▶ Task statement:
Set down all of the entries word for word, omitting the images they contain.
[start The input]
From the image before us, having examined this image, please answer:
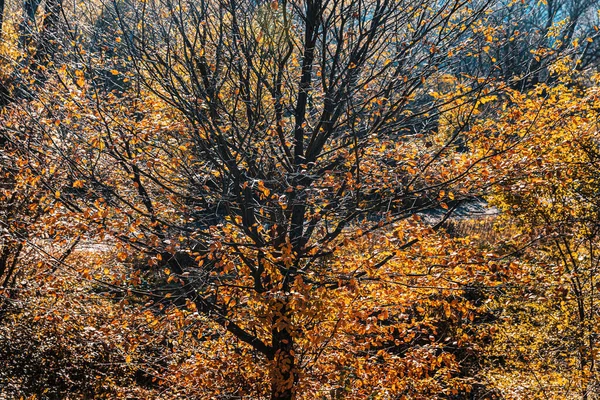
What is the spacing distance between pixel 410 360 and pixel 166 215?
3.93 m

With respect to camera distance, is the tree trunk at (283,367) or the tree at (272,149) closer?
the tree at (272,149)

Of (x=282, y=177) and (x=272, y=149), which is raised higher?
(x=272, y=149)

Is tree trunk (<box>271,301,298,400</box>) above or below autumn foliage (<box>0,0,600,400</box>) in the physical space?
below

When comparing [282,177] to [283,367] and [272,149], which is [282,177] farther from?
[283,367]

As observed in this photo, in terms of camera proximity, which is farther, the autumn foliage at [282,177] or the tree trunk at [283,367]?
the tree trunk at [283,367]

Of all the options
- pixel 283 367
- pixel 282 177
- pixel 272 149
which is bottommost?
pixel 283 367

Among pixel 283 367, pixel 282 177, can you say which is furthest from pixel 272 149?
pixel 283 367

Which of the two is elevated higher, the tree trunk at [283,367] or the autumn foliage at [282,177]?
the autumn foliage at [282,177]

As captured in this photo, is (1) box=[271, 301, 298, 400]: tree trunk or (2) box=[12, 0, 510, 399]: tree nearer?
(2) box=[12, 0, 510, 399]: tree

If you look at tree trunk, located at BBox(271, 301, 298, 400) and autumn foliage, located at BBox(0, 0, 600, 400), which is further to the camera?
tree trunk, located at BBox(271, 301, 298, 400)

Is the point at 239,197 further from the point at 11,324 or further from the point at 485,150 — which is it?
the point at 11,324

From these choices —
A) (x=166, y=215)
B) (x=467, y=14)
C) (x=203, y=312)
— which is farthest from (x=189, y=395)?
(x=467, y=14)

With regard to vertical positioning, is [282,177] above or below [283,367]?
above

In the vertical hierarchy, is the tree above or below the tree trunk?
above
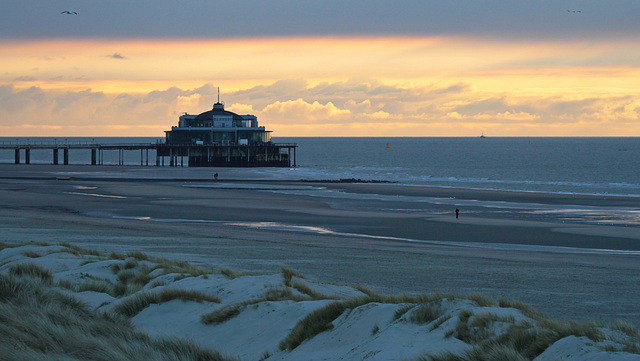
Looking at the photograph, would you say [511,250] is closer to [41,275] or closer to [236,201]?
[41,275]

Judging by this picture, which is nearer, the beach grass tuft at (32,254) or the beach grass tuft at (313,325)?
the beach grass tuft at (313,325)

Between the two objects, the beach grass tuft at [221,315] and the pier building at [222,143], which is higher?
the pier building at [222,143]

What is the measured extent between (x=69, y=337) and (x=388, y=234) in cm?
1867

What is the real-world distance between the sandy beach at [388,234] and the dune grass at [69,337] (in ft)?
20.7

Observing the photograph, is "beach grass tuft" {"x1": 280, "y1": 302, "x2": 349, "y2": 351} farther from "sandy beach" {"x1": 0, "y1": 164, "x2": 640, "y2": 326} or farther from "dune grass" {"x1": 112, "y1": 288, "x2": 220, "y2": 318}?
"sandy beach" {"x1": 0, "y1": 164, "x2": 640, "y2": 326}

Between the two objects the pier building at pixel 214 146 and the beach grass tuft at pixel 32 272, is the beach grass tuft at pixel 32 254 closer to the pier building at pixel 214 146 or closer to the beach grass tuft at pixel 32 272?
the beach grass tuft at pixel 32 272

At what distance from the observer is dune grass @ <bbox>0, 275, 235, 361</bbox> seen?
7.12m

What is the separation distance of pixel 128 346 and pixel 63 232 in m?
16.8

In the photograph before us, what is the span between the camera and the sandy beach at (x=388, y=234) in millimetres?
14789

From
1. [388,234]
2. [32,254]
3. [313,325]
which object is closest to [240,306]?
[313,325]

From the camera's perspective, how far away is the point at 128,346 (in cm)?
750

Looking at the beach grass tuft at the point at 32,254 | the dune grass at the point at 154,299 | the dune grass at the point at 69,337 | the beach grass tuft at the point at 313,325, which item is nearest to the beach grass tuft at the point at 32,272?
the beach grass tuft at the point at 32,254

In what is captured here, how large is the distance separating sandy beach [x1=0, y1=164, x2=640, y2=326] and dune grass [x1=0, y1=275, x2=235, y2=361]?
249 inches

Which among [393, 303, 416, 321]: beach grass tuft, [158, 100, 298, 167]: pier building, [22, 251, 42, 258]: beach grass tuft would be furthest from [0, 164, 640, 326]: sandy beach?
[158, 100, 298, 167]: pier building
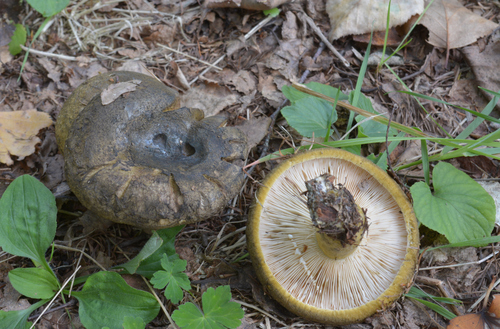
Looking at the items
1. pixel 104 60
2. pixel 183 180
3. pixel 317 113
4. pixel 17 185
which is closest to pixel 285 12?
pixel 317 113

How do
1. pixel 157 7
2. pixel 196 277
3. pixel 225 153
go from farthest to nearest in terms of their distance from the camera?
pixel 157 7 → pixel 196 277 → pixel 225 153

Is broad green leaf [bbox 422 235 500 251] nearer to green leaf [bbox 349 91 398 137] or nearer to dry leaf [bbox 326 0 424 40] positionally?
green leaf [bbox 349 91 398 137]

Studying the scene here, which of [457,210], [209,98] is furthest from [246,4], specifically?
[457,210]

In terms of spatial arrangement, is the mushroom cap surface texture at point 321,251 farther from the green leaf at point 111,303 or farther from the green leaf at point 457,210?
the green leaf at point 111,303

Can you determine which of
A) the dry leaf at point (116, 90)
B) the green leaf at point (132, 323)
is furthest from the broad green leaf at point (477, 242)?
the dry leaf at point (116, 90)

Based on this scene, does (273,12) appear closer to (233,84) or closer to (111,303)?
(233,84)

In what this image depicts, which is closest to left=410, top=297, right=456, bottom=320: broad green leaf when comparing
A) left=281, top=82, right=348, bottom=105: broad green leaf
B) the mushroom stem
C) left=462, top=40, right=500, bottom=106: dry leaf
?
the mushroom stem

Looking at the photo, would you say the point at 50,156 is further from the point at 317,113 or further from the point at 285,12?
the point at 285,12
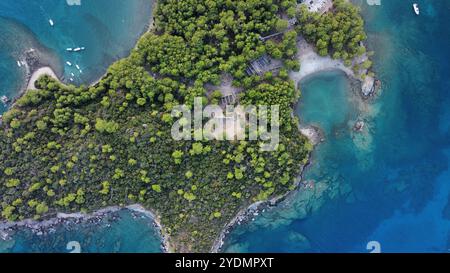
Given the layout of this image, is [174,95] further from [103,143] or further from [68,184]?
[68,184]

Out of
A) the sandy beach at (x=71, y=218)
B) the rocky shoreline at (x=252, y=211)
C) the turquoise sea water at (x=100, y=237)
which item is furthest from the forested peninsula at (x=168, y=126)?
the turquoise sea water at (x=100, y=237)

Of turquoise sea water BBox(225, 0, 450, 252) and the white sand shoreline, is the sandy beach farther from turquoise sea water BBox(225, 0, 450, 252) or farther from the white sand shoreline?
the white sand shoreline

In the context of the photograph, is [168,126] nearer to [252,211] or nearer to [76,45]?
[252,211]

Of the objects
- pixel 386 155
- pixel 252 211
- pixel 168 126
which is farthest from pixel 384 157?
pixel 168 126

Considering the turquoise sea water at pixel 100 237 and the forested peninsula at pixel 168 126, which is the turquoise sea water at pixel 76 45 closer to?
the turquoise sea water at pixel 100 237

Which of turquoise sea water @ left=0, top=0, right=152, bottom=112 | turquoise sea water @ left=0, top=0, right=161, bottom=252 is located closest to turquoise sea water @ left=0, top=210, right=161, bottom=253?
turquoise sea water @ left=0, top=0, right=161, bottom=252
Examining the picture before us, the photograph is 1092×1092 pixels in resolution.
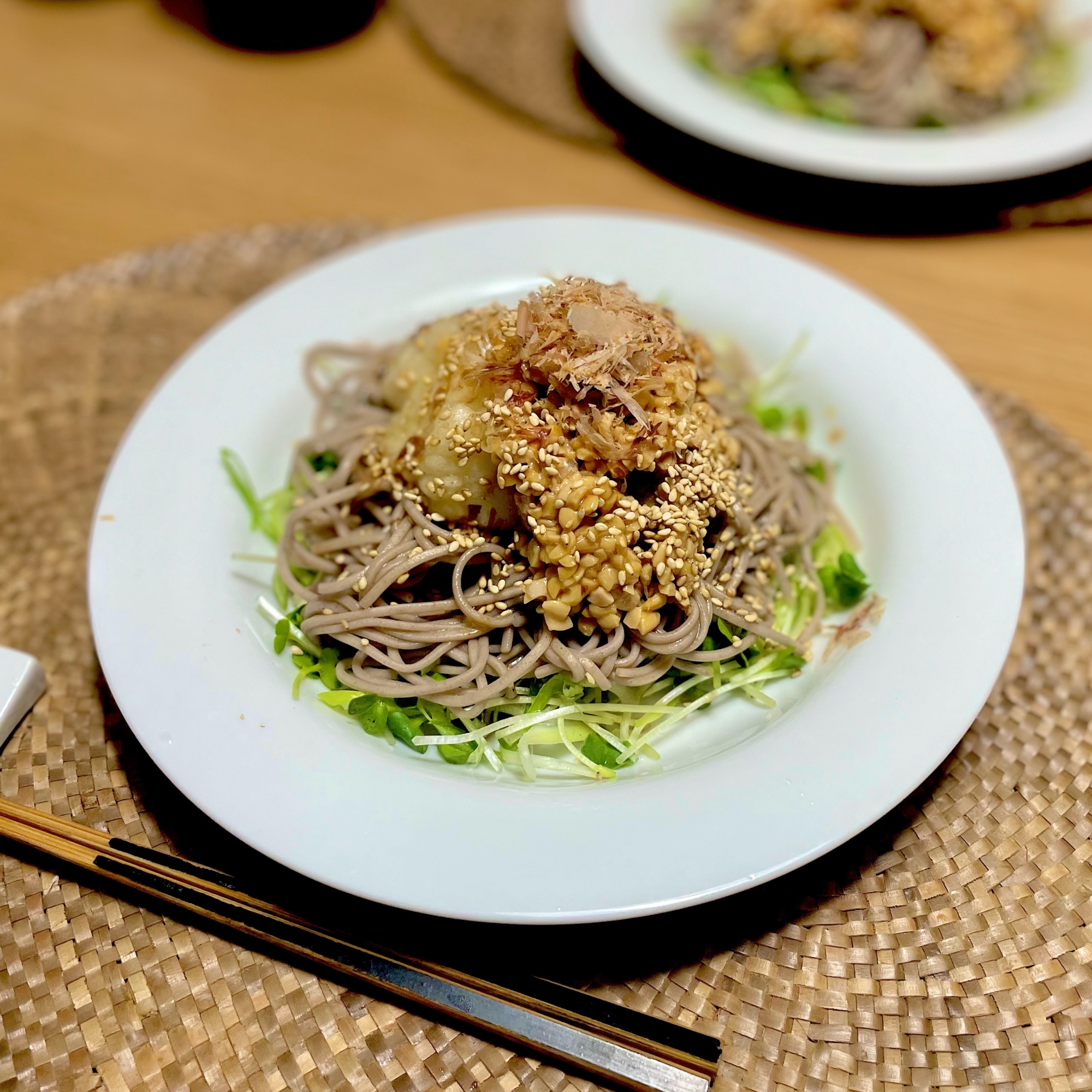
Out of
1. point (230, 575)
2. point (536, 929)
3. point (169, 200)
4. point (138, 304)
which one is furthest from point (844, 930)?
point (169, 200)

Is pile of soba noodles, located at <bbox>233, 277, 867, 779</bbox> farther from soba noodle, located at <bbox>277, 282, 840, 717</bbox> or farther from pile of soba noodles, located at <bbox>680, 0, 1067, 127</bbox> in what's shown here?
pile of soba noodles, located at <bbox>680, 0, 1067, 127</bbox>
[end The input]
▶ Full response:
From the image before us, having examined this image, please answer:
What is the spacing distance between pixel 410 360 and pixel 166 215?
3.93 m

With respect to camera distance, is the tree trunk at (283,367) or the tree at (272,149) closer?
the tree at (272,149)

Of (x=282, y=177) and (x=272, y=149), which is raised higher?
(x=272, y=149)

Is tree trunk (<box>271,301,298,400</box>) above or below autumn foliage (<box>0,0,600,400</box>) in the physical space?
below

When comparing [282,177] to [283,367] and [272,149], which is [282,177] farther from?
[283,367]

As observed in this photo, in terms of camera proximity, which is farther, the autumn foliage at [282,177] or the tree trunk at [283,367]?
the tree trunk at [283,367]

Of all the options
- pixel 283 367
- pixel 282 177
- pixel 272 149
which is bottommost?
pixel 283 367

Among pixel 283 367, pixel 282 177, can you say which is furthest from pixel 272 149?
pixel 283 367

Which of the two is elevated higher, the tree trunk at [283,367] or the autumn foliage at [282,177]?
the autumn foliage at [282,177]

As captured in this photo, is (1) box=[271, 301, 298, 400]: tree trunk or (2) box=[12, 0, 510, 399]: tree nearer?
(2) box=[12, 0, 510, 399]: tree

If you look at tree trunk, located at BBox(271, 301, 298, 400) and autumn foliage, located at BBox(0, 0, 600, 400), which is further to the camera?
tree trunk, located at BBox(271, 301, 298, 400)

Is the point at 239,197 further from the point at 11,324 or further from the point at 485,150 — which is it?
the point at 11,324

From these choices —
A) (x=166, y=215)
B) (x=467, y=14)
C) (x=203, y=312)
— which is farthest from (x=189, y=395)?
(x=467, y=14)

With regard to vertical positioning, is [282,177] above or below [283,367]?
above

In the vertical hierarchy, is the tree above or below the tree trunk?
above
Looking at the photograph, would you say [511,250] is closer to [41,275] or closer to [236,201]?
[41,275]

Judging by this picture, which is nearer, the beach grass tuft at (32,254) or the beach grass tuft at (313,325)?
the beach grass tuft at (313,325)

Between the two objects, the beach grass tuft at [221,315] and the pier building at [222,143], which is higher?
the pier building at [222,143]

What is the measured extent between (x=69, y=337) and (x=388, y=234) in cm?
1867

What is the real-world distance between the sandy beach at [388,234] and the dune grass at [69,337] (in ft)?
20.7

Observing the photograph, is "beach grass tuft" {"x1": 280, "y1": 302, "x2": 349, "y2": 351} farther from "sandy beach" {"x1": 0, "y1": 164, "x2": 640, "y2": 326} or farther from "dune grass" {"x1": 112, "y1": 288, "x2": 220, "y2": 318}?
"sandy beach" {"x1": 0, "y1": 164, "x2": 640, "y2": 326}

Between the two objects the pier building at pixel 214 146 and the beach grass tuft at pixel 32 272, is the beach grass tuft at pixel 32 254 closer to the pier building at pixel 214 146 or closer to the beach grass tuft at pixel 32 272?
the beach grass tuft at pixel 32 272

At what distance from the observer is dune grass @ <bbox>0, 275, 235, 361</bbox> seen?
7.12m

What is the separation distance of pixel 128 346 and pixel 63 232 in m?
16.8

In the photograph before us, what is the span between the camera and the sandy beach at (x=388, y=234) in millimetres?
14789

From
1. [388,234]
2. [32,254]
3. [313,325]
which object is closest to [240,306]?
[313,325]

From the camera's perspective, how far away is the point at 128,346 (in cm)?
750

Looking at the beach grass tuft at the point at 32,254 | the dune grass at the point at 154,299 | the dune grass at the point at 69,337 | the beach grass tuft at the point at 313,325, which item is nearest to the beach grass tuft at the point at 32,272?
the beach grass tuft at the point at 32,254

In what is captured here, how large is the distance separating sandy beach [x1=0, y1=164, x2=640, y2=326] and dune grass [x1=0, y1=275, x2=235, y2=361]?
249 inches

Which among [393, 303, 416, 321]: beach grass tuft, [158, 100, 298, 167]: pier building, [22, 251, 42, 258]: beach grass tuft would be furthest from [0, 164, 640, 326]: sandy beach?
[158, 100, 298, 167]: pier building
Looking at the items
1. pixel 104 60
2. pixel 183 180
3. pixel 317 113
4. pixel 17 185
which is closest to pixel 285 12?
pixel 317 113

How do
1. pixel 157 7
2. pixel 196 277
3. pixel 225 153
go from farthest to nearest in terms of their distance from the camera?
pixel 157 7 → pixel 196 277 → pixel 225 153

Is broad green leaf [bbox 422 235 500 251] nearer to green leaf [bbox 349 91 398 137] or nearer to dry leaf [bbox 326 0 424 40] positionally?
green leaf [bbox 349 91 398 137]

Studying the scene here, which of [457,210], [209,98] is furthest from [246,4], specifically?
[457,210]

In terms of spatial arrangement, is the mushroom cap surface texture at point 321,251 farther from the green leaf at point 111,303 or farther from the green leaf at point 457,210?
the green leaf at point 111,303

Can you determine which of
A) the dry leaf at point (116, 90)
B) the green leaf at point (132, 323)
is furthest from the broad green leaf at point (477, 242)?
the dry leaf at point (116, 90)

Based on this scene, does (273,12) appear closer to (233,84) or closer to (111,303)?
(233,84)

In what this image depicts, which is closest to left=410, top=297, right=456, bottom=320: broad green leaf when comparing
A) left=281, top=82, right=348, bottom=105: broad green leaf
B) the mushroom stem
C) left=462, top=40, right=500, bottom=106: dry leaf
?
the mushroom stem

Looking at the photo, would you say the point at 50,156 is further from the point at 317,113 or further from the point at 285,12?
the point at 285,12
Given the layout of this image, is [174,95] further from [103,143] or further from [68,184]?
[68,184]

Out of
A) the sandy beach at (x=71, y=218)
B) the rocky shoreline at (x=252, y=211)
C) the turquoise sea water at (x=100, y=237)
which item is furthest from the forested peninsula at (x=168, y=126)?
the turquoise sea water at (x=100, y=237)

Of turquoise sea water BBox(225, 0, 450, 252) and the white sand shoreline, is the sandy beach farther from turquoise sea water BBox(225, 0, 450, 252) or farther from the white sand shoreline?
the white sand shoreline

In the context of the photograph, is [168,126] nearer to [252,211] or nearer to [76,45]?
[252,211]

Of the objects
- pixel 386 155
- pixel 252 211
- pixel 168 126
which is farthest from pixel 384 157?
pixel 168 126

Considering the turquoise sea water at pixel 100 237 and the forested peninsula at pixel 168 126, which is the turquoise sea water at pixel 76 45 closer to?
the turquoise sea water at pixel 100 237

Which of turquoise sea water @ left=0, top=0, right=152, bottom=112 | turquoise sea water @ left=0, top=0, right=161, bottom=252 is located closest to turquoise sea water @ left=0, top=210, right=161, bottom=253?
turquoise sea water @ left=0, top=0, right=161, bottom=252
Examining the picture before us, the photograph is 1092×1092 pixels in resolution.
Out of
1. point (230, 575)
2. point (536, 929)
3. point (169, 200)
4. point (138, 304)
which one is furthest from point (844, 930)?
point (169, 200)

Is pile of soba noodles, located at <bbox>233, 277, 867, 779</bbox> farther from soba noodle, located at <bbox>277, 282, 840, 717</bbox> or farther from pile of soba noodles, located at <bbox>680, 0, 1067, 127</bbox> in what's shown here?
pile of soba noodles, located at <bbox>680, 0, 1067, 127</bbox>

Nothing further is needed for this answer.